Remainder, as its name suggests, is something that "remains" after completing a task.

Assume that you have 15 cookies that you want to share with 3 of your friends, Mary, David, and Jake.

You want to share the cookies equally among your friends and yourself.

You will begin distributing them in the following way.

Here, you can see that there are 3 cookies "remaining" after the distribution.

These 3 cookies cannot be further shared equally among the 4 of you.

Hence, 3 is called the "remainder" here.

We can understand the meaning of the remainder from the following illustration.

You can change the number of things and the number of groups by moving the corresponding sliders and see the remainder.

Definition of Remainder

Remainder is a part of something that is "remaining" after division.

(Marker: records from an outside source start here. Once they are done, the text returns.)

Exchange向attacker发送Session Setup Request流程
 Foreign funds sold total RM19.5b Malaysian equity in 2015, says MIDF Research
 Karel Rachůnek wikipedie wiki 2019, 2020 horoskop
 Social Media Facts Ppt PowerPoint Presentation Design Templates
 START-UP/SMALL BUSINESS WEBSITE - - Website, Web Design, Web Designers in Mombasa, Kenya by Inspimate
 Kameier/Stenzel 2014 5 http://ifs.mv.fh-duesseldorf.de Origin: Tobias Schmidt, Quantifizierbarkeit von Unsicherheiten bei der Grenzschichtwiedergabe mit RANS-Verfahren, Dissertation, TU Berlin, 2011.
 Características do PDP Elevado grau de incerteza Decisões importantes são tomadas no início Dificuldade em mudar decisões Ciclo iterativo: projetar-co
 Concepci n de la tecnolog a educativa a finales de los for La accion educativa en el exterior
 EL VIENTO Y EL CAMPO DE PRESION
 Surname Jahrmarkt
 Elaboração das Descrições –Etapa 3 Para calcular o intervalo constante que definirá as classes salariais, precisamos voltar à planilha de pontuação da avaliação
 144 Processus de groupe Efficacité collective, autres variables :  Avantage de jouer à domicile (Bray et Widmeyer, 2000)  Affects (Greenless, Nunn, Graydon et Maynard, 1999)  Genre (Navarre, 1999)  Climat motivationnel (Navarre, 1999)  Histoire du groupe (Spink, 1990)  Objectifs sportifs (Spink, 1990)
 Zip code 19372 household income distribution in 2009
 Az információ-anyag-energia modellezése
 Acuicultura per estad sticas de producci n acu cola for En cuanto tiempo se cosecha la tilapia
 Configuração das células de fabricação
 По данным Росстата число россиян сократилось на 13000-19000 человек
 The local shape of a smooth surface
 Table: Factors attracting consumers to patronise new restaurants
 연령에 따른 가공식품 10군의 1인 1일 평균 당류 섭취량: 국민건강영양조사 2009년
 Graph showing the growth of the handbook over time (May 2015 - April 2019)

The remainder is left over when a few things are divided into groups with an equal number of things.

Let's recall the scenario we discussed earlier about 15 cookies being shared equally among \(4\) children.

In other words, 15 cookies had to be divided into 4 equal groups.

We were left with 3 cookies and hence, 3 was the remainder.

Let us consider another example.

Let us assume that 8 slices of pizza are to be shared equally among 2 children. 

How many pieces of pizza remain unshared?

You can look at the picture below to understand how we have divided the slices of pizza equally between the two children.

Thus, the remainder is 0 as no pieces of pizza are left unshared.

We cannot always pictorially show how we divide a number of things equally among the groups in order to find the remainder.

Instead, we can find the remainder using the long division method.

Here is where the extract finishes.